You can scale law businesses quite well – they can be developed and grown. There must be about 11,000 law firms in the UK, but around 8,500 have four partners or fewer. So it really is one of the most fragmented sectors of the economy.
Nonetheless, there remain harsh critics of external investment in law firms. Many would argue that bringing businesspeople and outside capital into the equation will move the practice of law away from its fundamental, independent rule-of-law and justice core to a purely profit-generating motive. Have you any sympathy with that view?
When you’ve got external investment in a law firm, it shouldn’t and won’t change the nature of the service or the quality of the delivery. Ultimately the work can only be delivered by lawyers.
Private equity firms such as ourselves will have no client contact – we are not delivering or executing. The idea is to give law firms a greater financial platform. Historically, every year law firms more or less distribute all their profits out and there is little financial platform or balance sheet to speak of, because conventionally if you’ve got a group of partners that have made ‘x’ amount of money, generally that profit is shared among the partnership. Therefore their ability to raise capital to grow the firm is challenging.
I’m absolutely certain that there are certain firms that have already achieved the scale where they have the financial muscle and do not require capital. Every firm has its own strategy and vision – and it’s perfectly OK for a firm to say ‘we’ve achieved a certain status in our market and we are self-sufficient’. But I expect that would cover less than 10 per cent of the total number of English law firms.
Just because you’re a good lawyer, doesn’t mean that you are a good businessman. At the end of the day, these are commercial businesses – they employ people, they have overheads, they have costs. Therefore having people who have the expertise of running, managing and building businesses is a different skill than being a good lawyer.
That’s where the industry could benefit from alternative business structures – it will allow it to bring a level of expertise into the firm that it potentially lacked in the past. When you are running firms essentially by committee, decision-making can be paralysed.
We looked at a number of firms and one of the key things that we found was that it is quite difficult when you’ve got a firm that has 20 partners to make decisions.

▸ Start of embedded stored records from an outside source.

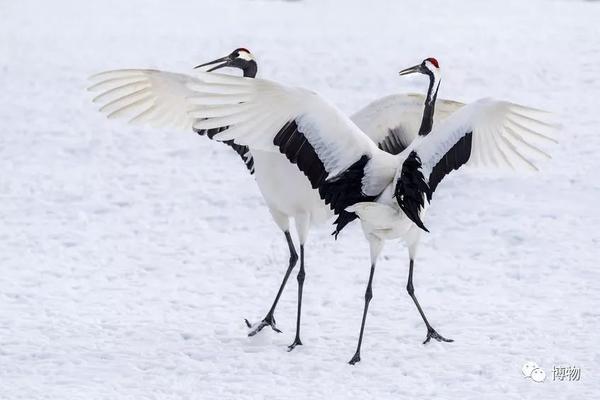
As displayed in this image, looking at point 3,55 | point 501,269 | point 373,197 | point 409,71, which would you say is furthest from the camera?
point 3,55

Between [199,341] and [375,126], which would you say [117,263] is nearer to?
[199,341]

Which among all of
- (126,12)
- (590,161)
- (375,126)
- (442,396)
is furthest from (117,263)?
(126,12)

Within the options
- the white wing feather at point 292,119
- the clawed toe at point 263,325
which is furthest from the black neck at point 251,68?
the clawed toe at point 263,325

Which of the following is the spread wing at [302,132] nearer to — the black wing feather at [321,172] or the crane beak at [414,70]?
the black wing feather at [321,172]

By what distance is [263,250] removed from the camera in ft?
27.4

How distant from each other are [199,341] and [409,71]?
1977mm

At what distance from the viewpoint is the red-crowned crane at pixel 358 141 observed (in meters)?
5.48

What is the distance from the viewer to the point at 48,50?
49.7ft

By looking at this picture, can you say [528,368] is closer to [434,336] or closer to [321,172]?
[434,336]

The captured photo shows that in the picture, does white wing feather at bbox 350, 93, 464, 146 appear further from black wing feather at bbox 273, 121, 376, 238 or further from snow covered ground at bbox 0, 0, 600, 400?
snow covered ground at bbox 0, 0, 600, 400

Something that a private company could decide on in a week, a law firm will take three months to deal with. Essentially, lawyers are technicians – but, generally speaking, good technicians don’t make good entrepreneurs.

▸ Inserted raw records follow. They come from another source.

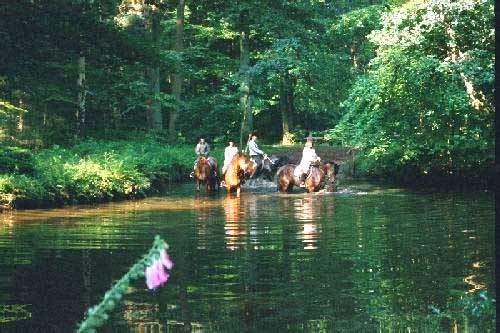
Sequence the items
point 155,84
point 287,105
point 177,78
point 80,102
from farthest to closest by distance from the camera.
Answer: point 287,105 < point 155,84 < point 177,78 < point 80,102

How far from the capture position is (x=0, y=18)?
1342 centimetres

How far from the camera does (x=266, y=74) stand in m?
45.1

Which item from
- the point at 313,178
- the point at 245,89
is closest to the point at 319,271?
the point at 313,178

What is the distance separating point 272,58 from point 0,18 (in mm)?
29506

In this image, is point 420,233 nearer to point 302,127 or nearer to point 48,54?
point 48,54

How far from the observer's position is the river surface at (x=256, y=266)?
855 cm

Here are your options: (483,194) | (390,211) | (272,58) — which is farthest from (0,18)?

When one of your investments in the middle of the last decade – the Benjy’s sandwich shop chain – went bust, you reportedly said that you’d done just about everything wrong in relation to that business that you could have done. Did you learn lessons from that failure?
Yes, absolutely. The key thing there was that I’m not a retailer. My background and my success have been in people-based service businesses – advertising, recruitment, headhunting, media – I understand them. Retailing is a whole different ballgame. There you are dealing with product – and with the sandwich shop we were dealing with perishables – it was not my area.
With the law firm, I’m dealing with people who deliver a service for a fee and have a fixed costs base, which is no different from most of the other businesses I’ve dealt with. I certainly feel far more comfortable with this type of business.
CV -- James Caan
Based in London, Mr Caan is the founder and chief executive of private equity business Hamilton Bradshaw, which specialises in buy-outs, venture capital and real estate investments. In 1985 – at the age of 25 – he founded the Alexander Mann Group recruitment agency in the British capital. Eight years on he launched headhunting business Humana International and the private equity firm Hamilton Bradshaw in 2003.